- _Problem description_
Pictures must not appear in your answer. Write out exactly the lines from the one with "A: Bos taurus (domestic cow)." through the last line of the entries below.

(Items listed in a dataset)
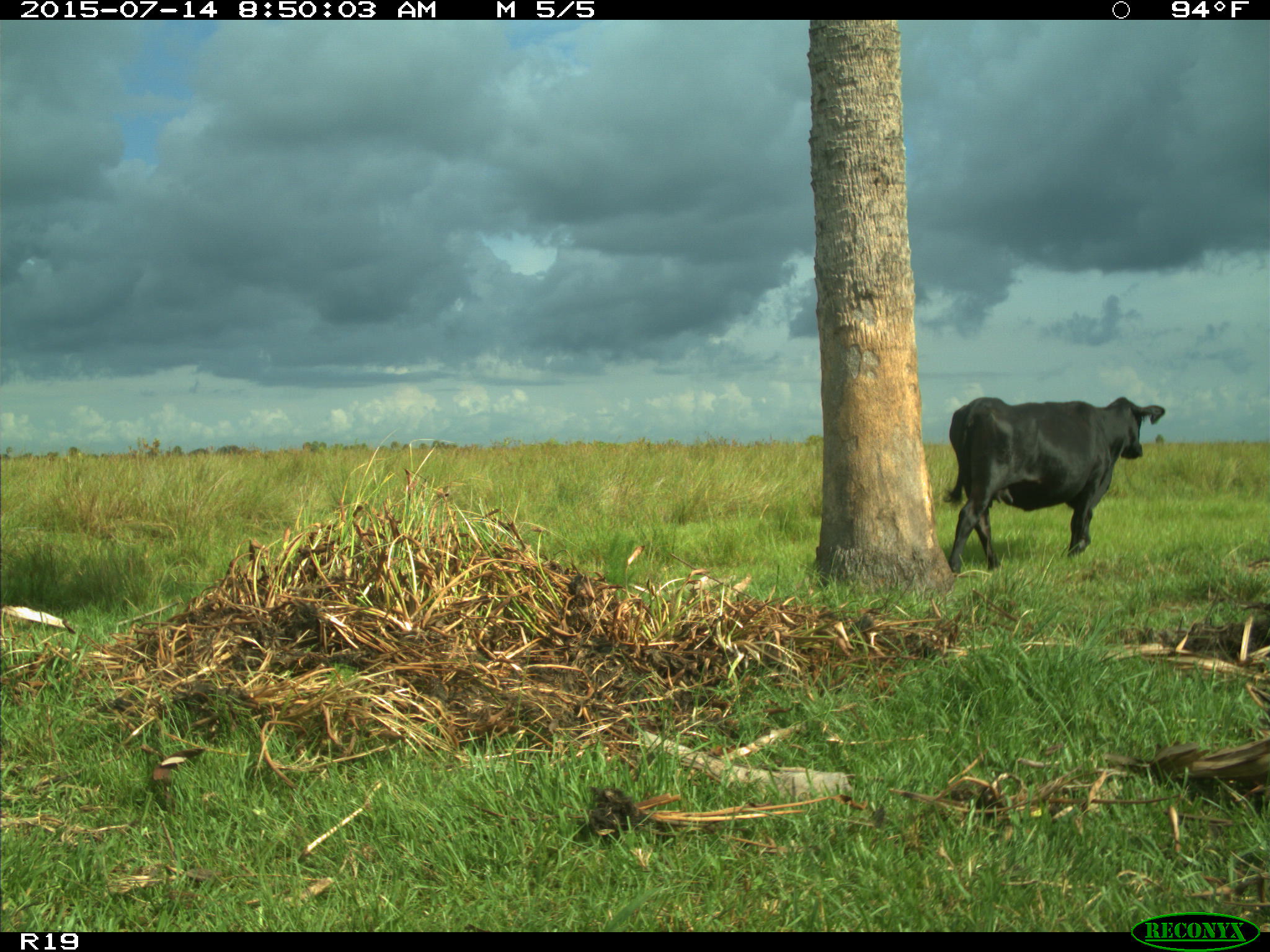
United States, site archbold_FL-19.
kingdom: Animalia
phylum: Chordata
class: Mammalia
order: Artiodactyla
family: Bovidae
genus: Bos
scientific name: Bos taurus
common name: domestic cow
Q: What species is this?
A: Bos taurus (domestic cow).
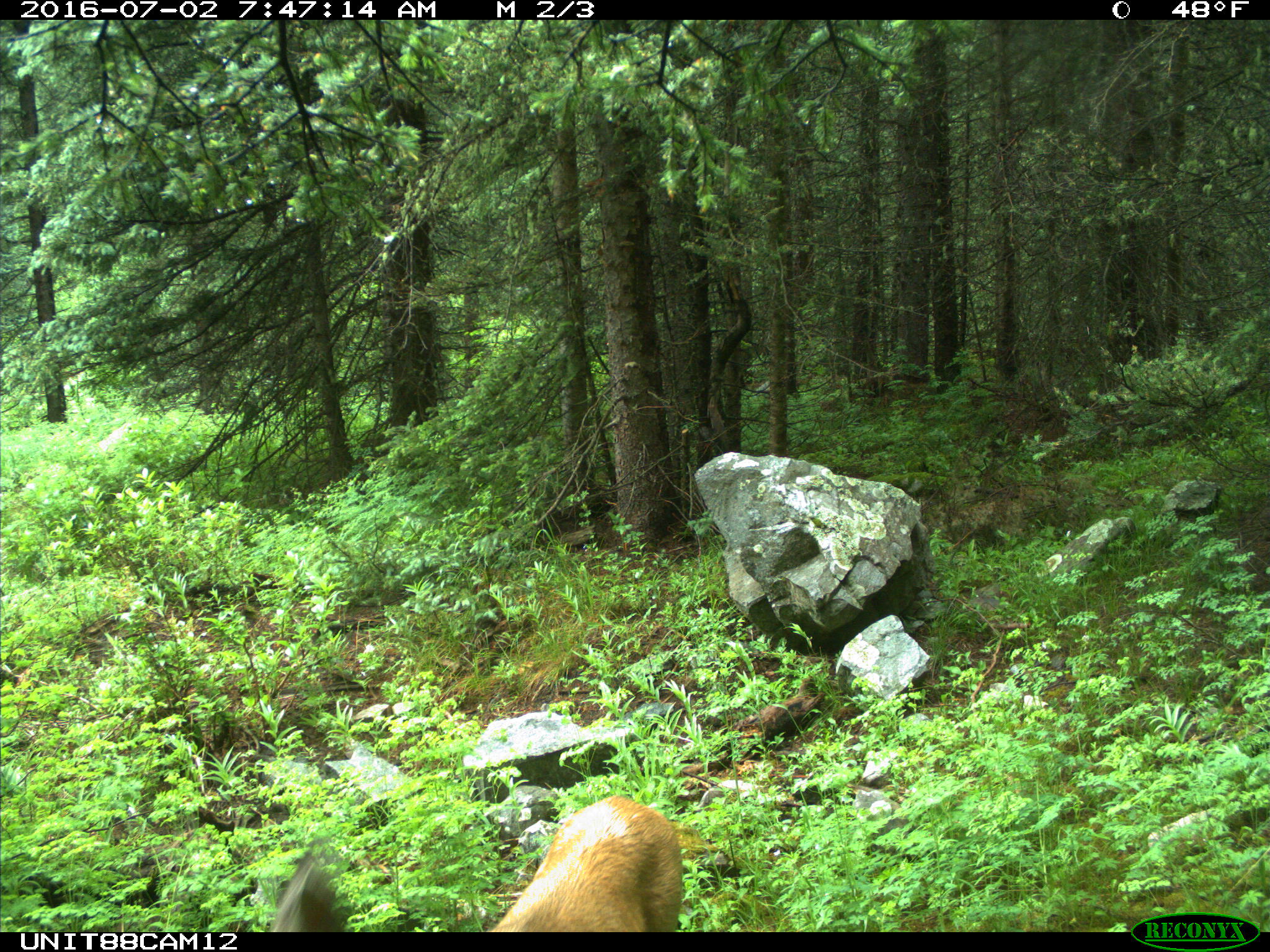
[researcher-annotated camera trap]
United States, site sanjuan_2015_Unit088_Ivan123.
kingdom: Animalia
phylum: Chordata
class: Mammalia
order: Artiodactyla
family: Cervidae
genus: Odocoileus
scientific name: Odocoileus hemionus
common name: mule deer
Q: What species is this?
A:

- _Task answer_
A: Bos taurus (domestic cow).
[researcher-annotated camera trap]
United States, site sanjuan_2015_Unit088_Ivan123.
kingdom: Animalia
phylum: Chordata
class: Mammalia
order: Artiodactyla
family: Cervidae
genus: Odocoileus
scientific name: Odocoileus hemionus
common name: mule deer
Q: What species is this?
A:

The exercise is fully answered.